### SET PROBLEM
From the line that holds "With respect to" to the last line of the data, copy everything exactly; leave out all the rest.

[Questions about scenes in images]
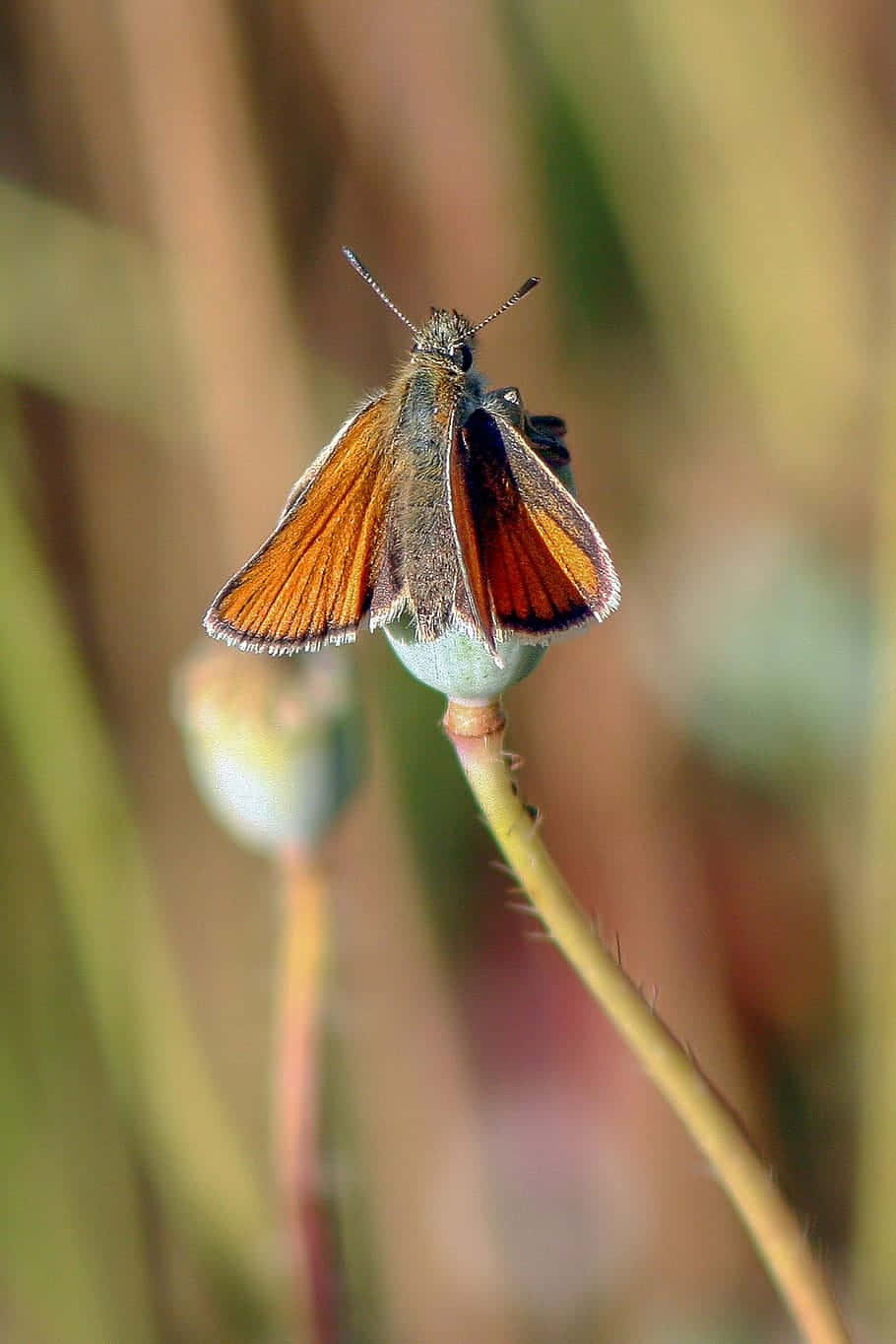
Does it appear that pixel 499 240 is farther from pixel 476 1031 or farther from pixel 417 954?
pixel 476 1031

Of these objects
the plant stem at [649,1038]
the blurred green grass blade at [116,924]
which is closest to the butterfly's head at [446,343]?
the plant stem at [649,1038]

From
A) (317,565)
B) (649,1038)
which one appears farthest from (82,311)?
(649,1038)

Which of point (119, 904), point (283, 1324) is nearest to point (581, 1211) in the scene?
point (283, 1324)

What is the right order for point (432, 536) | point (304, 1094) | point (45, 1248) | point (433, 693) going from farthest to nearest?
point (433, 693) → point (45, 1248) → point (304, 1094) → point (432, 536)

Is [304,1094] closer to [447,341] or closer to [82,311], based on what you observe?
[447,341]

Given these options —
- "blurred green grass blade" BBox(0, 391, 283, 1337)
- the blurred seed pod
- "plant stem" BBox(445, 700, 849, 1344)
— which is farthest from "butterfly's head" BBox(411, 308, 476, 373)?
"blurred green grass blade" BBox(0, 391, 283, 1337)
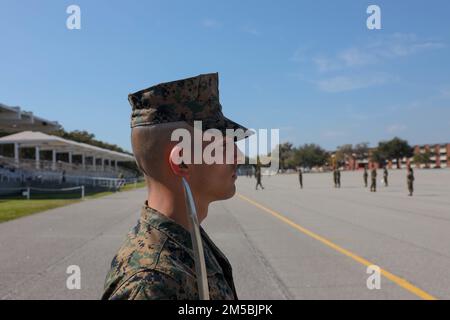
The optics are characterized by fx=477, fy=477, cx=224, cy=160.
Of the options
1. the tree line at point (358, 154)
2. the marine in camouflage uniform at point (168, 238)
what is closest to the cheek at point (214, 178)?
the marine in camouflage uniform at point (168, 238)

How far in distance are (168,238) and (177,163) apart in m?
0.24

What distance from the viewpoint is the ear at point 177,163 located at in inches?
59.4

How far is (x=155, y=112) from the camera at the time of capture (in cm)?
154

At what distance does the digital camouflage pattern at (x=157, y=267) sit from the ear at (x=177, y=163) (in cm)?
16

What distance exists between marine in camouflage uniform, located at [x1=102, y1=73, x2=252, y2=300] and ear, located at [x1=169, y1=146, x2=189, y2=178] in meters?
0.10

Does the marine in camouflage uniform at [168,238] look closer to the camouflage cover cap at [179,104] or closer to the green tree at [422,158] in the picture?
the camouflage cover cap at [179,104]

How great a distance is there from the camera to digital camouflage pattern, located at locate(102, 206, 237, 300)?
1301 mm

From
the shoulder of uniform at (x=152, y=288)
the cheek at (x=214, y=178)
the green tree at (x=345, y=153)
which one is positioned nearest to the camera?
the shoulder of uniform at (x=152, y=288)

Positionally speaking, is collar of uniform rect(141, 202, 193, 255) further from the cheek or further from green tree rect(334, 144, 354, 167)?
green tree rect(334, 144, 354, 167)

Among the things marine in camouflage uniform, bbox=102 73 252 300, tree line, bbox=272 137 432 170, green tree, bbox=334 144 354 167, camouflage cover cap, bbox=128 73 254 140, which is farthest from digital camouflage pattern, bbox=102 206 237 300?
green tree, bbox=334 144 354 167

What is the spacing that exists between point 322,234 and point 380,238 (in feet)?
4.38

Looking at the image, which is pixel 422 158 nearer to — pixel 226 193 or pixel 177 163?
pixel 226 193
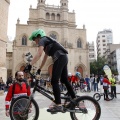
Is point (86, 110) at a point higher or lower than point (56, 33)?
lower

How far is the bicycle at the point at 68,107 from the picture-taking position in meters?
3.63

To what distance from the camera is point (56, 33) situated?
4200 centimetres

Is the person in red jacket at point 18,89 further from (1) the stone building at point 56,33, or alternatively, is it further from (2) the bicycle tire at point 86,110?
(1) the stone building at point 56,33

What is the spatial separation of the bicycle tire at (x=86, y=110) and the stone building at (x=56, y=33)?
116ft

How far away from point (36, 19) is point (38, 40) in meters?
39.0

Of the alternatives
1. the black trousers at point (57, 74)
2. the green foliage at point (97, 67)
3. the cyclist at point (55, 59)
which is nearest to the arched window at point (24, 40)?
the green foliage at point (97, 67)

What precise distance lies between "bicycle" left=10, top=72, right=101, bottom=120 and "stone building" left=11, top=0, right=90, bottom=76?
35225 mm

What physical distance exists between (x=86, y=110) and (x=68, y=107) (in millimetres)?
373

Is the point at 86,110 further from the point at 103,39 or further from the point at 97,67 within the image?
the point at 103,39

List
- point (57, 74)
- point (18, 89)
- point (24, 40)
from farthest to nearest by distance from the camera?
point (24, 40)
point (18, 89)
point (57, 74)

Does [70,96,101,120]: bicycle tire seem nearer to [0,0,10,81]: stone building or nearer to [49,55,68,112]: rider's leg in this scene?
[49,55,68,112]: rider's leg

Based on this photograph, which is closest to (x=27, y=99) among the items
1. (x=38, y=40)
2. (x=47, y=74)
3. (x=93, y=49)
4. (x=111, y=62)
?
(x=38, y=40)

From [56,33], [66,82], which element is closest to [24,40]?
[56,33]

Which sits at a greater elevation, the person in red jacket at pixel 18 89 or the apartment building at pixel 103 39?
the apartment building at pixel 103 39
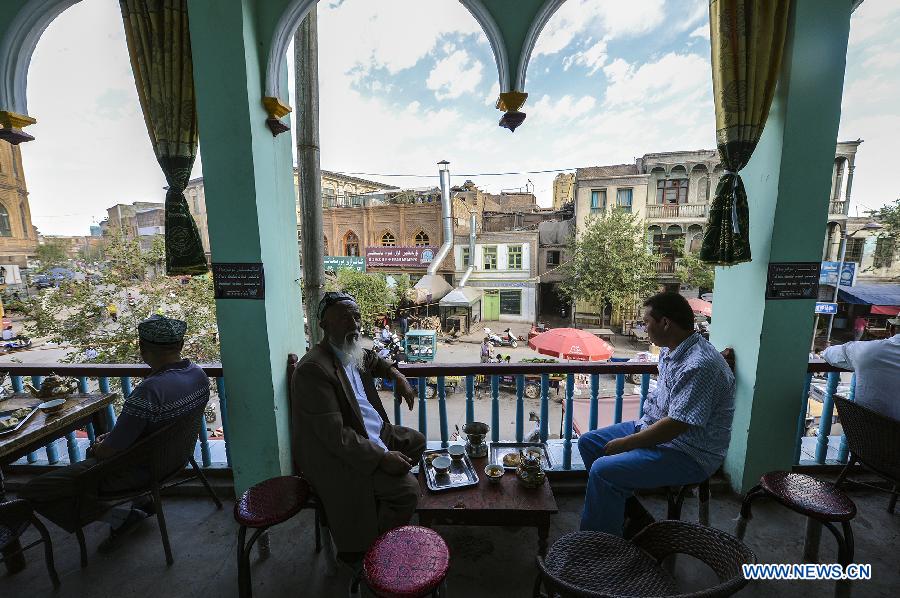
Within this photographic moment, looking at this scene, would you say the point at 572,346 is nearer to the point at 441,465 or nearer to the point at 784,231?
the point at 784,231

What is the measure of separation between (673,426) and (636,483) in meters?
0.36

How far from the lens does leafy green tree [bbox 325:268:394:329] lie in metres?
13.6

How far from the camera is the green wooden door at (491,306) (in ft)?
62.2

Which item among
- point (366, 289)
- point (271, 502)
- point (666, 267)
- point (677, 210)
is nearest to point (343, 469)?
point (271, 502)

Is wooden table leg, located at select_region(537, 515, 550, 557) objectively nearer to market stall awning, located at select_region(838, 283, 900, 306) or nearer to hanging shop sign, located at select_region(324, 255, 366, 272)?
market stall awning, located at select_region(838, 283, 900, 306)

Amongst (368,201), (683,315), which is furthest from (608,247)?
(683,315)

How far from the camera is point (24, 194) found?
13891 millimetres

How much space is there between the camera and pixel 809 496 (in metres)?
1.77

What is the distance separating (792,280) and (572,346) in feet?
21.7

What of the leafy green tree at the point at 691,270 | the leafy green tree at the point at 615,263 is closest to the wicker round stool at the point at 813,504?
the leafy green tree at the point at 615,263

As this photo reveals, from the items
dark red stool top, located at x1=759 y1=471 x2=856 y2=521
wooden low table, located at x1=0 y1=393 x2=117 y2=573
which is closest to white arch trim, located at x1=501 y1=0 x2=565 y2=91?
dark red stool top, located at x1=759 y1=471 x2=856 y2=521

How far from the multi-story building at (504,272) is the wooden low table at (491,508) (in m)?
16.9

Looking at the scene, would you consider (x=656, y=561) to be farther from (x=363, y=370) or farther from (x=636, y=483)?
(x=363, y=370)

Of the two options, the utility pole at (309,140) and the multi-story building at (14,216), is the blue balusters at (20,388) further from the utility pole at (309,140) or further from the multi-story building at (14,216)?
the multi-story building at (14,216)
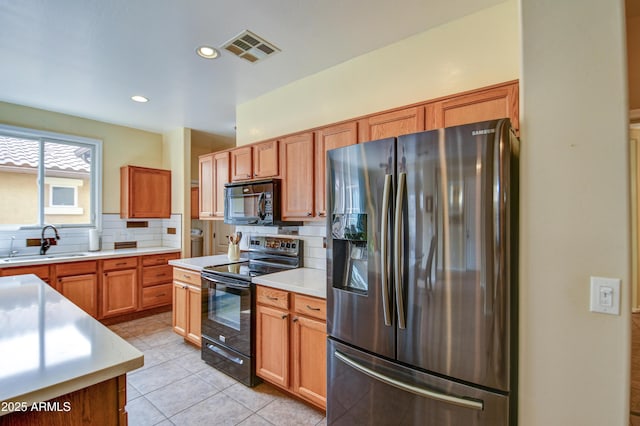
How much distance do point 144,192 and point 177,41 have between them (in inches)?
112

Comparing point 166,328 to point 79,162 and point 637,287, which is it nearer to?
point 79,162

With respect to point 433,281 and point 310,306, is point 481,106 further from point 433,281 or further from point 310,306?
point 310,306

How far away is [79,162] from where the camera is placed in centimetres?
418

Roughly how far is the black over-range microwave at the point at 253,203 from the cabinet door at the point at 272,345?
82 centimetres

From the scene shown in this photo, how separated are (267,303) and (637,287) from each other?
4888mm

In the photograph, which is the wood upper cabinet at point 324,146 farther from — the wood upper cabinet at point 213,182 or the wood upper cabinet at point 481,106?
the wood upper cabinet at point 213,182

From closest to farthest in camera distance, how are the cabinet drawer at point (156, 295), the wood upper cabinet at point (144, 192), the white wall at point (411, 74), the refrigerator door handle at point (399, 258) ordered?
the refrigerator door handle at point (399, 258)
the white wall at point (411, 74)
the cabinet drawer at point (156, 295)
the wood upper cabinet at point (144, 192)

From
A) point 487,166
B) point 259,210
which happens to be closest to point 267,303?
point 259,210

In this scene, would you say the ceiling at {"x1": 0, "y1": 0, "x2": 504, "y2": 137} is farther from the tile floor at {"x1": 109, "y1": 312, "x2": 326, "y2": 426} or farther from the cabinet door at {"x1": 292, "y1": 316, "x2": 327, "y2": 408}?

### SOLUTION TO THIS PROBLEM
With respect to point 433,281 and point 310,306, is point 481,106 further from point 433,281 or further from point 310,306?
point 310,306

How far away is [79,162] from where the camera is placed in centimetres?
418

Roughly how far is the black over-range microwave at the point at 253,203 from the cabinet door at the point at 272,345?
82 centimetres

From the scene shown in this photo, how separated are (267,303) and (637,287) from each other?
4888mm

In the photograph, which is the wood upper cabinet at point 324,146 farther from — the wood upper cabinet at point 213,182 or the wood upper cabinet at point 481,106?
the wood upper cabinet at point 213,182

From closest to farthest in camera distance, how are the cabinet drawer at point (156, 295), the wood upper cabinet at point (144, 192), the white wall at point (411, 74), the refrigerator door handle at point (399, 258) ordered?
the refrigerator door handle at point (399, 258)
the white wall at point (411, 74)
the cabinet drawer at point (156, 295)
the wood upper cabinet at point (144, 192)

From
A) point 487,166
B) point 259,210
which happens to be closest to point 267,303?
point 259,210

In this scene, would you say the ceiling at {"x1": 0, "y1": 0, "x2": 504, "y2": 137} is farther from the tile floor at {"x1": 109, "y1": 312, "x2": 326, "y2": 426} or farther from the cabinet door at {"x1": 292, "y1": 316, "x2": 327, "y2": 408}?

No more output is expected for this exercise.